There are existing projects that handle this, like Browser MCP or PlayMCP. While having some success with those tools, they burn through tokens rapidly to get the correct buttons to press and labels to fetch. I decided to record the access using playwright and provide higher-level tools like get_projects_for_keyword
or prepare_application
. Tailored tools also reduce the risk of Claude randomly pushing wrong buttons or filling data into incorrect input fields.
Implementing WebsiteTools
The flow should be as follows (for example for searching projects)
The MCP server architecture follows a simple pattern: a main server process that connects to a browser and exposes specialized tools through the MCP protocol. The implementation consists of two main components, the tool implementation and the automation logic:
Tool Implementation
Each specialized tool follows a consistent pattern with a schema definition and handler function. Here's the structure for a search tool:
const searchProjects: Tool = {
schema: {
name: "search_projects",
description: "Search for projects with automatic filtering",
inputSchema: {
type: "object",
properties: {
query: {
type: "string",
description: "Search query for projects (e.g., 'AWS', 'React', 'Python')"
}
},
required: ["query"]
}
},
handle: async (args: any, context: any) => {
const { query } = args;
return await search_projects(query, context);
}
};
Automation Logic
The actual automation logic handles the complexity of navigating and interacting with website elements. The interaction to perform a search or any other task can be captured by any playwright recorder utility.
export async function search_projects(query, context) {
const page = await context.getActivePage();
try {
await page.goto('https://example-job-board.com/');
// Recording of Playwright automation to execute the search
// Extract content using page.$$eval...
return {
content: [{ type: "text", text: JSON.stringify({ success: true, projects }, null, 2) }]
};
} catch (error) {
return {
content: [{ type: "text", text: JSON.stringify({ success: false, message: error.message }, null, 2) }]
};
}
}
Why this approach works better
This specialized tool approach provides several key advantages over generic browser automation:
Token Efficiency: Instead of AI analyzing DOM structures and figuring out which buttons to click, the MCP server handles the navigation logic. A single search_projects
call with a query parameter replaces dozens of generic browser commands.
Reliability: The automation logic is tested and handles edge cases specific to the target website. No more "I can't find the button" or "The page layout changed" issues that occur with generic automation.
Structured Output: Rather than asking AI to parse HTML or screenshots, the tools return structured JSON data that's immediately usable for further processing.
Maintainability: When website layouts change, you only need to update the specific tool implementation rather than retraining or adjusting AI prompts.
Putting it all together
With these custom MCP tools in place, the entire workflow becomes seamless.

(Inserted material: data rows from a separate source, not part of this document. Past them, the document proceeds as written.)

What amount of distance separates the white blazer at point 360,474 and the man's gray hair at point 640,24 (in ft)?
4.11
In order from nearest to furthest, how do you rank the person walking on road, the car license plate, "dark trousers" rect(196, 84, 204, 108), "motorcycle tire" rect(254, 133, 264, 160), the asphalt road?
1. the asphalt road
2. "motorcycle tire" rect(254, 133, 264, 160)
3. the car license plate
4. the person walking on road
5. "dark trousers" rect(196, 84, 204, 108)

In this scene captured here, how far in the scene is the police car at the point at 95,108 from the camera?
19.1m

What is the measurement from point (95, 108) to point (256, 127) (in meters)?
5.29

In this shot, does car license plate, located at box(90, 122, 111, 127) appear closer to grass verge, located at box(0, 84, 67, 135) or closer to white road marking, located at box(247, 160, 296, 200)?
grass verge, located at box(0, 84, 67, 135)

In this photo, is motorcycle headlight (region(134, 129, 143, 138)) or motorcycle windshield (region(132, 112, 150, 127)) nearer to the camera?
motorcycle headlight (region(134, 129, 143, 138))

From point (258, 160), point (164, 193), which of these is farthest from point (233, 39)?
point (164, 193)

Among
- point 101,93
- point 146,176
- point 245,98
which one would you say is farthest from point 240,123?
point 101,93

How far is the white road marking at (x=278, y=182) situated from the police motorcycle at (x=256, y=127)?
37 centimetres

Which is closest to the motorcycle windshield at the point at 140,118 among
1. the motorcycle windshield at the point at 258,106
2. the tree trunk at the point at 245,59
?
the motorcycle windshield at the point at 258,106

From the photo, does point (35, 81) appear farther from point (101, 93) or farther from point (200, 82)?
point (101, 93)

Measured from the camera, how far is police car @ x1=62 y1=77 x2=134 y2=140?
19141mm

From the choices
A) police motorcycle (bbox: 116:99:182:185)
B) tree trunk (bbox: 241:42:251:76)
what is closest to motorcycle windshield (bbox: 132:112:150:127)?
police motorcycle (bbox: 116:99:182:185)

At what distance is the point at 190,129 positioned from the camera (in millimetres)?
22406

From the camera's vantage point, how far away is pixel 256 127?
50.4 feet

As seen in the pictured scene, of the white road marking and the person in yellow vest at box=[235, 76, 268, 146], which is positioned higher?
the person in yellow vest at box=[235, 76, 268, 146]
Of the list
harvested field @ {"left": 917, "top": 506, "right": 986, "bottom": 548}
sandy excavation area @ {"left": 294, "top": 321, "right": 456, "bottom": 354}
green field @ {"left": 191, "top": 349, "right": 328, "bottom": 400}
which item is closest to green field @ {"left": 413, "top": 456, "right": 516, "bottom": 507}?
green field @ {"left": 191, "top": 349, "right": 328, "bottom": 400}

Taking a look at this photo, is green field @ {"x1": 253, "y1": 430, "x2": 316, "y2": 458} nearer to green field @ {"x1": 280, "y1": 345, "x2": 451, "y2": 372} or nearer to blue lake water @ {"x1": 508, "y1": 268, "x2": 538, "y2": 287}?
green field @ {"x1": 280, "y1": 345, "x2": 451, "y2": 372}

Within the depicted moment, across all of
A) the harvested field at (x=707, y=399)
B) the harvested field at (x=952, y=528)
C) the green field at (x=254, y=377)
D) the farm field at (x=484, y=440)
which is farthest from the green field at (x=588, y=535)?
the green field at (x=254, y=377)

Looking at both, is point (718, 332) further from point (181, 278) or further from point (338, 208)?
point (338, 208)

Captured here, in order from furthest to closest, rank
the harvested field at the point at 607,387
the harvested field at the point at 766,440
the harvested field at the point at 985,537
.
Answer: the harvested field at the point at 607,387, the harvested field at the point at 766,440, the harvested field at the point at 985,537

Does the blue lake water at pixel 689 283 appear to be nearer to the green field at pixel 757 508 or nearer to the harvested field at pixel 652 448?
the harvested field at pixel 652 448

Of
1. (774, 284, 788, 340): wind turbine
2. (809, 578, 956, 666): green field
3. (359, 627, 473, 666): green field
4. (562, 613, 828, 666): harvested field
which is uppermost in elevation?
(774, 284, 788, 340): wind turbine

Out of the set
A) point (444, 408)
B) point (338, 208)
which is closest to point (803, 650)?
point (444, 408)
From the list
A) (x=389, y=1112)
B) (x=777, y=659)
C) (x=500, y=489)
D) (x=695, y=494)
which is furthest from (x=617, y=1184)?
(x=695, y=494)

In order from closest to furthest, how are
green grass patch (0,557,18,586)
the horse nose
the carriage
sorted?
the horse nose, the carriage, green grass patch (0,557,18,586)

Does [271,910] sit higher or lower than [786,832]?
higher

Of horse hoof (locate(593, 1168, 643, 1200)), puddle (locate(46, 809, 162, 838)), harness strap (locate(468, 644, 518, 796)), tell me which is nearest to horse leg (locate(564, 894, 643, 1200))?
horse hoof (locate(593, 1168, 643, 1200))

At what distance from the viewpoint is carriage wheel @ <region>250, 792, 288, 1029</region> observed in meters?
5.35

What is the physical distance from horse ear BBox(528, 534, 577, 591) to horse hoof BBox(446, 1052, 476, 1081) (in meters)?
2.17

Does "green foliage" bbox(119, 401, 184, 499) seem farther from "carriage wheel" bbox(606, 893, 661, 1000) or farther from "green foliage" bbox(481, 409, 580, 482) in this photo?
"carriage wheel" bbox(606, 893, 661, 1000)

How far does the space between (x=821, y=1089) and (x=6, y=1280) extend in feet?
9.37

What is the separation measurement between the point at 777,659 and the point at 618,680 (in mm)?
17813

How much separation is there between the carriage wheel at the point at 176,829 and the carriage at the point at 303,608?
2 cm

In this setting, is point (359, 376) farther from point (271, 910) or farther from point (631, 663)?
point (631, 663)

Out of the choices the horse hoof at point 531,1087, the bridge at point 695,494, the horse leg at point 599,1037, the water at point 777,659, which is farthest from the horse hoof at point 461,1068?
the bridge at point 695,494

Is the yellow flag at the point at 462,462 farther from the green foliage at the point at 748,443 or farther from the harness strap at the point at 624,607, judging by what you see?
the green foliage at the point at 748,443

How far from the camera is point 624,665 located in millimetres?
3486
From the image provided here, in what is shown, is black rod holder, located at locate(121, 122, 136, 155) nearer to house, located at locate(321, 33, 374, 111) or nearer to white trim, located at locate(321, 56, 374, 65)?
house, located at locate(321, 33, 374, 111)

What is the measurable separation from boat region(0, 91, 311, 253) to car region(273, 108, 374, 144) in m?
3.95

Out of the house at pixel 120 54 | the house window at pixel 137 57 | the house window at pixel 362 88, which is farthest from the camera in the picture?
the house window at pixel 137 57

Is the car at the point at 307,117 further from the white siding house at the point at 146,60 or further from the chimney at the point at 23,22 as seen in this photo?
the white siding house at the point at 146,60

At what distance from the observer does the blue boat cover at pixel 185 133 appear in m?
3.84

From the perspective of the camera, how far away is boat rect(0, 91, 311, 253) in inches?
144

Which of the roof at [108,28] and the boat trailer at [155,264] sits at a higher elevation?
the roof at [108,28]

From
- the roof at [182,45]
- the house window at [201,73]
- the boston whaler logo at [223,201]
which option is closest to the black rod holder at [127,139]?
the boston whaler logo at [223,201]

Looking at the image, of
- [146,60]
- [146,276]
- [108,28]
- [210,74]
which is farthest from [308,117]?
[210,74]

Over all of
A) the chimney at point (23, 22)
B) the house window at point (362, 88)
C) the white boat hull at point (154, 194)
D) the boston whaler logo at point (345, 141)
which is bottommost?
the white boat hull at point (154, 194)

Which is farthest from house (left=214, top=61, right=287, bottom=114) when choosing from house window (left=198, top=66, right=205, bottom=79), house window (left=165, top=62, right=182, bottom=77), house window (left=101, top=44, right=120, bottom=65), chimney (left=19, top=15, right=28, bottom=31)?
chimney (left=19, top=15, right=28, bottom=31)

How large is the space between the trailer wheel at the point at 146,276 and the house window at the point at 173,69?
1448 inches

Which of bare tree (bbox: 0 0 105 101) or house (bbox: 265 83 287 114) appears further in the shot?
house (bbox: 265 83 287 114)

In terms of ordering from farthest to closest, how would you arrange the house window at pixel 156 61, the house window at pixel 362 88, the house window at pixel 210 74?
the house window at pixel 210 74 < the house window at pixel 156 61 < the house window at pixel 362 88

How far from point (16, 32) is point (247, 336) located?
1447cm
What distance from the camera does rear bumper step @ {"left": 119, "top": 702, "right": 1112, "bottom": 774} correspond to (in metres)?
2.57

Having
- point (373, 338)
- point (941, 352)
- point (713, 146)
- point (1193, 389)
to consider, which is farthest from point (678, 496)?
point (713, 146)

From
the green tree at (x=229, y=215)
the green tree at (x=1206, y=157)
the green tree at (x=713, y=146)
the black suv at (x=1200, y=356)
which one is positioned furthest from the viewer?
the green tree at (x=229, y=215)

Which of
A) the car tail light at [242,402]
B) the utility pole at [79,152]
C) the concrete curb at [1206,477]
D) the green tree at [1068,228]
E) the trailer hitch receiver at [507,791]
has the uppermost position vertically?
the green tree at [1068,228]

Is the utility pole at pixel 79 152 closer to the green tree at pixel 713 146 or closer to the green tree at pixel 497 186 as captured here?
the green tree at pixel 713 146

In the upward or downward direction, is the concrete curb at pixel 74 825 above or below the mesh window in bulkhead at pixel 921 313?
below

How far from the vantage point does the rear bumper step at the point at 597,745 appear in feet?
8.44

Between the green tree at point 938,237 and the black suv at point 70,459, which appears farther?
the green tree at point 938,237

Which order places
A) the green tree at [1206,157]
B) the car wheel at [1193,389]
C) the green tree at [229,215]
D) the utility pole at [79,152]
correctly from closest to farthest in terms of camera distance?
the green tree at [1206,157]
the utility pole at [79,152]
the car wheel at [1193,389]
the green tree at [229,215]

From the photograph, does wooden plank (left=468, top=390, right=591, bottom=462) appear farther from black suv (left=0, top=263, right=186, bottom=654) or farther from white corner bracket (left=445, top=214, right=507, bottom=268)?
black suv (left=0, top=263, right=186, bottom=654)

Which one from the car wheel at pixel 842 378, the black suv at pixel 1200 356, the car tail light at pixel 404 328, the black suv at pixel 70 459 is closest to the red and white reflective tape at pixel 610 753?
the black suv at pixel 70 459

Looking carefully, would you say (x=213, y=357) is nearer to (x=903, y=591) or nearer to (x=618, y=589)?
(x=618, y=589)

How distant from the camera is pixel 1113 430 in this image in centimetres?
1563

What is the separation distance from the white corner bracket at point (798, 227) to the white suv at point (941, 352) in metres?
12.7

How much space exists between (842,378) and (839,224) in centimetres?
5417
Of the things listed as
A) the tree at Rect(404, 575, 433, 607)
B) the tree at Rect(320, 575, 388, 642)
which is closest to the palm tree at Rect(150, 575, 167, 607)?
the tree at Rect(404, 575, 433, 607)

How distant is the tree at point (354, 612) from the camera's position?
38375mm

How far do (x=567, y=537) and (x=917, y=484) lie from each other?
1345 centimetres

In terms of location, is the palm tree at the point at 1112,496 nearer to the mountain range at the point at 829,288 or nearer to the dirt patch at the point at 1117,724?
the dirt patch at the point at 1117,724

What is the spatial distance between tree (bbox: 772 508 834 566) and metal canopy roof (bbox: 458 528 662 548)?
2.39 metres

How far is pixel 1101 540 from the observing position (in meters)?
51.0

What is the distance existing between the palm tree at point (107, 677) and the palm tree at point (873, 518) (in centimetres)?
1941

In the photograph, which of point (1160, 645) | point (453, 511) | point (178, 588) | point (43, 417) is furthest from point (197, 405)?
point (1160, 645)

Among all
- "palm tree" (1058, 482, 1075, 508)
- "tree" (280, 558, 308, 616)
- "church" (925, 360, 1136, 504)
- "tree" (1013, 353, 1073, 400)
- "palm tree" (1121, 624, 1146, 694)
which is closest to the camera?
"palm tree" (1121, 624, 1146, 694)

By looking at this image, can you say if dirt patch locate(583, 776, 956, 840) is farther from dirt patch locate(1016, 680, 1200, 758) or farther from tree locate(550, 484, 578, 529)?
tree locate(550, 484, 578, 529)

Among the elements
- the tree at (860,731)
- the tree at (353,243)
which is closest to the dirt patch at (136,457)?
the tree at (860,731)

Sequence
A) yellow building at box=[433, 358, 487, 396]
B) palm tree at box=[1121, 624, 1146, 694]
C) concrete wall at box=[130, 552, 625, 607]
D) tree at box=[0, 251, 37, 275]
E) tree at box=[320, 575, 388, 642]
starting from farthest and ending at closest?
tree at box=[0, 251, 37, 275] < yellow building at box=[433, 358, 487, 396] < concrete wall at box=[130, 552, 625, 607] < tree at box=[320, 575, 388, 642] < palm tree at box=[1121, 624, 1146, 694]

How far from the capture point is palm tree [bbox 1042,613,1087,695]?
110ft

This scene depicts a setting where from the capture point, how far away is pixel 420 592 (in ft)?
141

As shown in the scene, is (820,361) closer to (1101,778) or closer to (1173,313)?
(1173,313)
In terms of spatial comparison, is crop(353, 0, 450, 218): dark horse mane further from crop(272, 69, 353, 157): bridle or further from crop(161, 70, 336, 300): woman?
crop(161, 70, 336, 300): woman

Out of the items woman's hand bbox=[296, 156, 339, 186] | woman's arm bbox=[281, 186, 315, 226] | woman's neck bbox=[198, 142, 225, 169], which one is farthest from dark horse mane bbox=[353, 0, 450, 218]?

I can now ask Claude: "Find Azure projects that are a good match." or "Prepare application to project #2"
The result looks something like this:

What previously required manual browsing, note-taking, and form filling now happens automatically in the background while I focus on something else.
The real power emerges when you realize this pattern scales beyond project acquisition. Any repetitive web task—whether it's monitoring competitor pricing, aggregating research data, or managing social media—can be transformed into reliable, AI-orchestrated workflows. The upfront investment in building specialized MCP tools pays dividends every time you avoid clicking through the same tedious sequence of web pages. In a world where AI handles the orchestration and custom tools handle the execution, the only limit is your willingness to automate away life's digital busy work.